TASK STATEMENT | Keeping pictures out of the copy, restate each record word for word.

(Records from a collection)
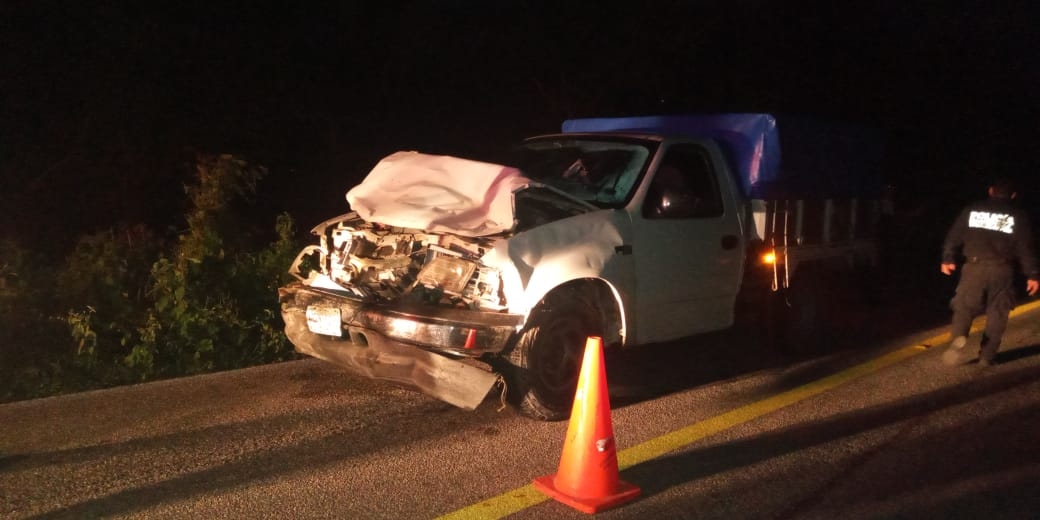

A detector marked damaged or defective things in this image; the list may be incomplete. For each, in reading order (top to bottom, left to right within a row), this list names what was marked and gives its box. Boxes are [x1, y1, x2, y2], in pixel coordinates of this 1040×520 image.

crumpled hood [345, 150, 532, 238]
bent bumper [278, 284, 524, 409]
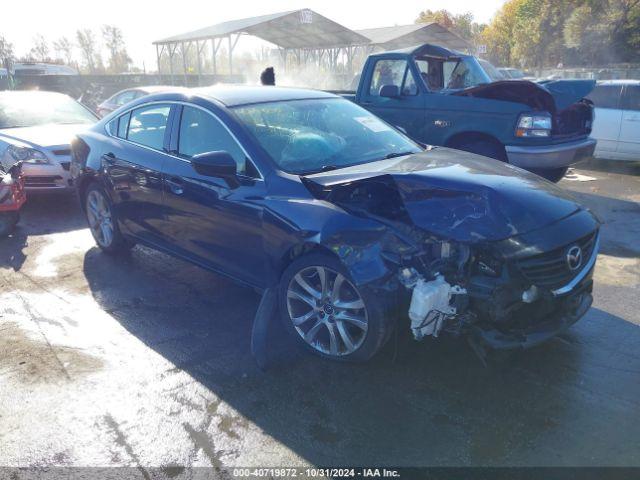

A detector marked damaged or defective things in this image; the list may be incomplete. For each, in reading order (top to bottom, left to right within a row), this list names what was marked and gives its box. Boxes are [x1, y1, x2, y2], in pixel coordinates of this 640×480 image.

bent hood [452, 80, 596, 114]
bent hood [0, 123, 89, 147]
shattered headlight [516, 114, 552, 139]
shattered headlight [5, 143, 49, 164]
broken bumper [508, 137, 596, 169]
bent hood [302, 148, 584, 242]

OUTPUT FOR THIS EXERCISE |
A detector marked damaged or defective things in this image; the list may be incomplete. For each, in reading order (top to bottom, left to right within a row), this list names what was marked and gives its box. Boxes are [x1, y1, x2, y2], in pixel coordinates of this 1040×520 image.

crumpled hood [345, 150, 532, 238]
bent bumper [278, 284, 524, 409]

A detector marked damaged or defective things in this image; the list may be incomplete. For each, in reading order (top to bottom, left to right within a row), this list names what was marked and gives its box. Boxes are [x1, y1, x2, y2], in pixel coordinates of this 640×480 image.

bent hood [452, 80, 596, 114]
bent hood [0, 123, 89, 147]
shattered headlight [516, 114, 552, 139]
shattered headlight [5, 143, 49, 164]
broken bumper [508, 137, 596, 169]
bent hood [302, 148, 584, 242]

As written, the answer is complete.